Nonetheless, I've always felt a bit nervous about demanding that people be able to explain things in words, because, while I happen to be pretty good at that, most people aren't.
"I remember this paper I wrote on existentialism. My teacher gave it back with an F. She’d underlined true and truth wherever it appeared in the essay, probably about twenty times, with a question mark beside each. She wanted to know what I meant by truth." —Danielle Egan (journalist)
This experience permanently traumatized Ms. Egan, by the way. Because years later, at a WTA conference, one of the speakers said that something was true, and Ms. Egan said "What do you mean, 'true'?", and the speaker gave some incorrect answer or other; and afterward I quickly walked over to Ms. Egan and explained the correspondence theory of truth: "The sentence 'snow is white' is true if and only if snow is white"; if you're using a bucket of pebbles to count sheep then an empty bucket is true if and only if the pastures are empty. I don't know if this cured her; I suspect that it didn't. But up until that point, at any rate, it seems Ms. Egan had been so traumatized by this childhood experience that she believed there was no such thing as truth - that because her teacher had demanded a definition in words, and she hadn't been able to give a good definition in words, that no good definition existed.

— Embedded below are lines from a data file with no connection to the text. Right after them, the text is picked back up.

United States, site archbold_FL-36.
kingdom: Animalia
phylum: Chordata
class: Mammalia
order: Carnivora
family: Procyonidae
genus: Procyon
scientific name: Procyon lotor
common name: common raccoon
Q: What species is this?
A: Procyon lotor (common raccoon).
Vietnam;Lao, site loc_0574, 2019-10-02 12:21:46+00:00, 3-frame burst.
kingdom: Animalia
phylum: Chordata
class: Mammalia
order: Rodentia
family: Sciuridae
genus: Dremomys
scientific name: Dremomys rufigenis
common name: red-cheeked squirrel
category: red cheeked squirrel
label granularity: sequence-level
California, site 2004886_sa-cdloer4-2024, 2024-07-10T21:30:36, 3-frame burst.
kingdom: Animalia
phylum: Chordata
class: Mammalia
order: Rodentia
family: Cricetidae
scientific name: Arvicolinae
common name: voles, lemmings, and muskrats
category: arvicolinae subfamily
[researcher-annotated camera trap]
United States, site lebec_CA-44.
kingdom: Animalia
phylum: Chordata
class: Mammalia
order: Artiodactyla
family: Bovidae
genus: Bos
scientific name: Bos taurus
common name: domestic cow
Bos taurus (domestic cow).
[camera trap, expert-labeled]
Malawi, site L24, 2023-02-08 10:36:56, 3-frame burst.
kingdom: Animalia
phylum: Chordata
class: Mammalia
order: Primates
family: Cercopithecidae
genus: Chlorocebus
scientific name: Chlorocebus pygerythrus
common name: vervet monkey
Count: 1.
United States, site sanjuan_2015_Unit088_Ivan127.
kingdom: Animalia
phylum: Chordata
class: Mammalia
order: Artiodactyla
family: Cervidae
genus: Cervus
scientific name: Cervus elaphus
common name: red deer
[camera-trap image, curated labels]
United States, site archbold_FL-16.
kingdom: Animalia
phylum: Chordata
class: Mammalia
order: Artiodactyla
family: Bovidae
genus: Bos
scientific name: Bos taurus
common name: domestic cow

Of which I usually say: "There was a time when no one could define gravity in exquisitely rigorous detail, but if you walked off a cliff, you would fall."
On the other hand - it is a general and primary principle of rationality that when you have no justification, it is very important that there be some way of saying "Oops", losing hope, and just giving up already. (I really should post, at some point, on how the ability to just give up already is one of the primary distinguishing abilities of a rationalist.) So, really, if you find yourself totally unable to justify something in words, one possibility is that there is no justification. To ignore this and just casually stroll along, would not be a good thing.
And with moral questions, this problem is doubled and squared.